AI and peer groups: how it could transform how you work
With the amount and quality of data AI-enabled systems will generate, you could develop powerful collective intelligence capabilities. This means that if you’re part of a peer group, there’s a couple of hundred other companies similar to yours, generating the same sort of data as you do. This is going to make it significantly easier for you to compare how you are performing against your competitors.
What will be really powerful though, is when you can actually analyze all that information among your peer groups and develop the relationships that drive performance.
Your accounting software provider would be able to analyze data across different segments and offer recommendations based on this – for example, businesses that have greater value renewals tend to have shorter cash collection cycles. If you want to drive high value renewals, then you need to focus on your cash collections, because that’s what we can see in the performance across your peer group, and where you can improve your overall performance.

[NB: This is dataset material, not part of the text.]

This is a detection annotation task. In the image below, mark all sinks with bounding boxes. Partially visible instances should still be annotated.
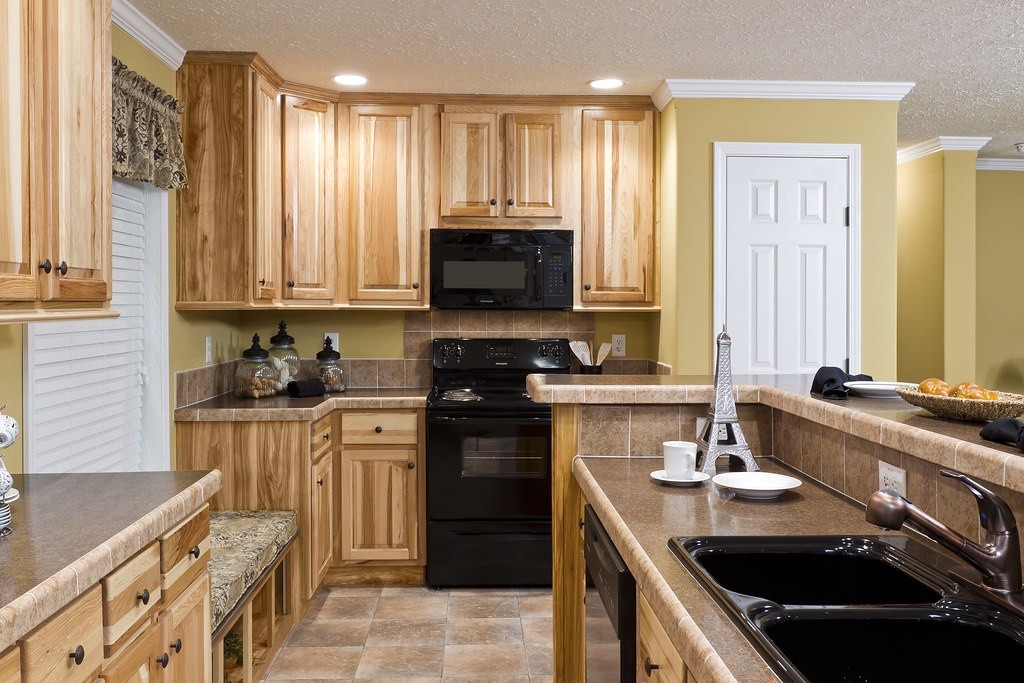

AI and risk – what you need to know
Artificial Intelligence projects can fail for all the same reasons that any other software project fails, though the risk profile for AI projects tends to be higher. Broadly, these reasons can be divided into six categories:
- Technology
- Market
- Team
- Legal
- Financial
- Business model
However, AI projects have an added layer of risk that is often underestimated, especially among executives that aren’t educated in AI. When building an AI service, it’s mostly unknown whether it’s at all possible to create the desired output from the available data set. The signs of failure here are clear: there is no signal in the data, model accuracy is low, the delivered output isn’t as good as the chosen benchmark, etc.
In the Sage AI Labs, the way we mitigate the above risks is by running a disciplined agile process, combined with a highly cross-functional team that’s in constant contact with customers and experts to validate outputs. This can only work well if all the basics have been taken care off, such as seamless data access, security and data governance, and a frictionless self-service “you own it, you run it” platform.
There will be so many great things to come from AI as the technology develops – the 2020s will be an incredibly exciting time to be a part of this industry.